How come almost every damn time I want to fuck her she wants to turn it into a damn event?! Last night Ms. Black & Wild asked me if I minded being seen with her in public. Oh god not this again! She has this habit of asking me thought provoking and some out of the way questions when I’m not the least bit in the mood for them. She always wants me to take her out and then when I ask her where she wants to go or what she wants to do she has no answers. I don’t think it’s being unreasonable for her to plan the date since she obviously wants it more than I do. Hell, I’ll even pay. Does she ever plan it out? Generally, nope! Truth of the matter is sometimes I feel like she’s trying to force me into a romantic relationship. I’m attracted to her. I like her. I even love her but at the end of the day I’m not in love with her.
Ms. Black & Wild tells me that she wants me. I tell her that I feel the same. Now she tries to bait me by saying, “So, when are you going to come over and let me take care of you?” Shit, whenever you invite me and give me a time and a date, lol. I’d like to think that my dog sensed the danger I was in and began howling when she heard what I would soon realize. The trap had been sprung. Ms. B&W then starts talking about wanting to spend the whole day with me. Fuck! Why can’t we just fuck and bounce sometimes? She always wants to spend the day “hanging out” as she likes to call it. She told me she wanted to go to the movies, go out to dinner, chill out on the riverfront, and a bunch of other shit like she had a mental list. Why does fucking have to be an event for her? I don’t know what the problem is. Maybe I feel like I’m being manipulated or forced into romantic situations with her when I don’t feel for her in a romantic way. Maybe it’s just me being antisocial. I’ve been very conscious about not leading her on and trying to play her. Hell, I pretty much told her yesterday that the only thing on my mind was ending my celibacy and getting some pussy. I think I actually may have said something along the lines of head, pussy, and ass to be exact. I told her I wanted her to be the one to do it but if for whatever reason it wasn’t likely to happen in the near future that I would explore other options. Yeah, that probably sounded arrogant. My mom says it’s a Deaky family trait in the males on the paternal side of my family. That and the smirk we all seem to have. I’m arrogant. I admit it freely, but I didn’t say that to her to be arrogant. I just wanted to make sure she knew how serious I am about this and hopefully take some of the shine off of her romance fantasy.

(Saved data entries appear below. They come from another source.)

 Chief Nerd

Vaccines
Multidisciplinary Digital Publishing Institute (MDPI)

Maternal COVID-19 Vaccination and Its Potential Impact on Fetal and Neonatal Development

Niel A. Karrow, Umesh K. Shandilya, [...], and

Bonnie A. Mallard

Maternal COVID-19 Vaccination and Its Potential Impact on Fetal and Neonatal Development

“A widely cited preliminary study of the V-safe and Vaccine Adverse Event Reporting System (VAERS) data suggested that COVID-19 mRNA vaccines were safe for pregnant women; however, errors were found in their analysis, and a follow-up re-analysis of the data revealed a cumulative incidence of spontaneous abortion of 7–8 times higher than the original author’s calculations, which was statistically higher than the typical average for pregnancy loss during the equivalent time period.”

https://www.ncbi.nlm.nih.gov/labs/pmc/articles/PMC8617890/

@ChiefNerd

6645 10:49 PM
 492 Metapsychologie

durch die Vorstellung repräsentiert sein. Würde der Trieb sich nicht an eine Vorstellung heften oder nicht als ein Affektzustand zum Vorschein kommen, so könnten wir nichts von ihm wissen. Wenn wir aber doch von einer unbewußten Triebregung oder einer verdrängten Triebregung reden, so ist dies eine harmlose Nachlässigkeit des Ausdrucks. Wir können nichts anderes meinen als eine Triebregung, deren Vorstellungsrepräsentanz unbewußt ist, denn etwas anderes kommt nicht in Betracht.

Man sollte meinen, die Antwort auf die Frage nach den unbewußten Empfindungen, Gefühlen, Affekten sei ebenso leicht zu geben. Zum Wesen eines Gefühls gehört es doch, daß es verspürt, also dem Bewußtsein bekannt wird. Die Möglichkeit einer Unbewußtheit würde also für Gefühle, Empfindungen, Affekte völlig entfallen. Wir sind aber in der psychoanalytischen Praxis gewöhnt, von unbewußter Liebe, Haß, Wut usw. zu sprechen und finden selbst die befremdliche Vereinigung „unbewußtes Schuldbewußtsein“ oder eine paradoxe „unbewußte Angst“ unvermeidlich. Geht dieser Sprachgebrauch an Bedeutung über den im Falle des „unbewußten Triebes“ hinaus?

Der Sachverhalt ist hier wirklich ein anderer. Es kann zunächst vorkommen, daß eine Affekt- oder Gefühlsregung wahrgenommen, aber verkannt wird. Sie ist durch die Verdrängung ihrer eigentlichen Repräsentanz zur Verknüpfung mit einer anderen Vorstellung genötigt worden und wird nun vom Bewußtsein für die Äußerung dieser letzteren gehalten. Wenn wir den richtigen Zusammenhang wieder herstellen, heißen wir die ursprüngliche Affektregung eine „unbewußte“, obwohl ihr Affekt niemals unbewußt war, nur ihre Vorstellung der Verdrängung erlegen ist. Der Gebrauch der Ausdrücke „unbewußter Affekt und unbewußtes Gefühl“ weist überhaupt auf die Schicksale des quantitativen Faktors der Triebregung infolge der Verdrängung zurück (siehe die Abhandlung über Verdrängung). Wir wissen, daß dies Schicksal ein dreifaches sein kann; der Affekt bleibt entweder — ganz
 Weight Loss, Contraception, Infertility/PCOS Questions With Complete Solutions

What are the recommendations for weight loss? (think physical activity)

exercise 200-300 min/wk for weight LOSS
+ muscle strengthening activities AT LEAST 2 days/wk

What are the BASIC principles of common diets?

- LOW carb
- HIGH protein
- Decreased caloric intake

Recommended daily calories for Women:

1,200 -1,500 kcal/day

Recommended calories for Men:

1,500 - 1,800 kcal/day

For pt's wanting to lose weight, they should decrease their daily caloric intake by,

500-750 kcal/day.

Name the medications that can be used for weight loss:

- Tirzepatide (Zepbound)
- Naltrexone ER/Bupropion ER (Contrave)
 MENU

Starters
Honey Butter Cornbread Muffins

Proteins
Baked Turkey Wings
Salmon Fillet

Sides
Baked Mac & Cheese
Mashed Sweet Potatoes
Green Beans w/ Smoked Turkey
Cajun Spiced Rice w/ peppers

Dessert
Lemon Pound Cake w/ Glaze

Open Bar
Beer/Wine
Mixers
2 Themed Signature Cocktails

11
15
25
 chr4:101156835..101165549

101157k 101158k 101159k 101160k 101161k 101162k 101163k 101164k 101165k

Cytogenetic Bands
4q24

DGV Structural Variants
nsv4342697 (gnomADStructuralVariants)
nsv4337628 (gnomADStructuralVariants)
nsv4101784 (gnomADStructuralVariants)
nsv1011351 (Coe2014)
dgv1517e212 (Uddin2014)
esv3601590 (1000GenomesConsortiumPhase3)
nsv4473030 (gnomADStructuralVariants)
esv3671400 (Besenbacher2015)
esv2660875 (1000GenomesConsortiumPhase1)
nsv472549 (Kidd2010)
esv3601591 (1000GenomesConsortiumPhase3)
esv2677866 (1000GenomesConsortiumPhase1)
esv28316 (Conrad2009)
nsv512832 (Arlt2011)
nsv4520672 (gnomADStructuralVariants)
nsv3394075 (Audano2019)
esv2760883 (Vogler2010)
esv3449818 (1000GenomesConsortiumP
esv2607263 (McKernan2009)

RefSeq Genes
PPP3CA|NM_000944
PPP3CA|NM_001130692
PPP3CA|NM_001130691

I know she doesn’t get me because she said she found me unpredictable and difficult to read. I think part of her likes that although I’m very aware that it can be frustrating at times too. I guess the thing that irks me is the whole conditional thing. She claims she knows the deal then she starts acting brand spanking new. She’s cool. I like being around her even when sex isn’t in the question. I wouldn’t mind taking her out sometime (minus some of that romantic shit she’s talking) and having the night end with me walking her up to her door and going home without sex. Seriously. The thing is right now, I just want some sex. No quid pro quo, no strings, and no happily ever after this was the perfect end to a perfect night type shit.
Right now I’m feeling the lyrics Ice-T said back in the day in his song L.G.B.N.A.F.
Tonight, I wanna make this real clear, dear
I’ve no time to whisper in your ear
No time to remove our fears
I just wanna get near
Get butt naked and roll around
Move our bodies like up and down
Do that stuff that your mama call smut!
Girl, Let’s Get Butt Naked And Fuck!
Looks like I’ll be going the one night stand route on this one if Ms. Black & Wild keeps trying to get me to play the boyfriend role. I just don’t have the desire, time, or patience to play her game. If that makes me bad then so be it. I have no problem whatsoever owning it.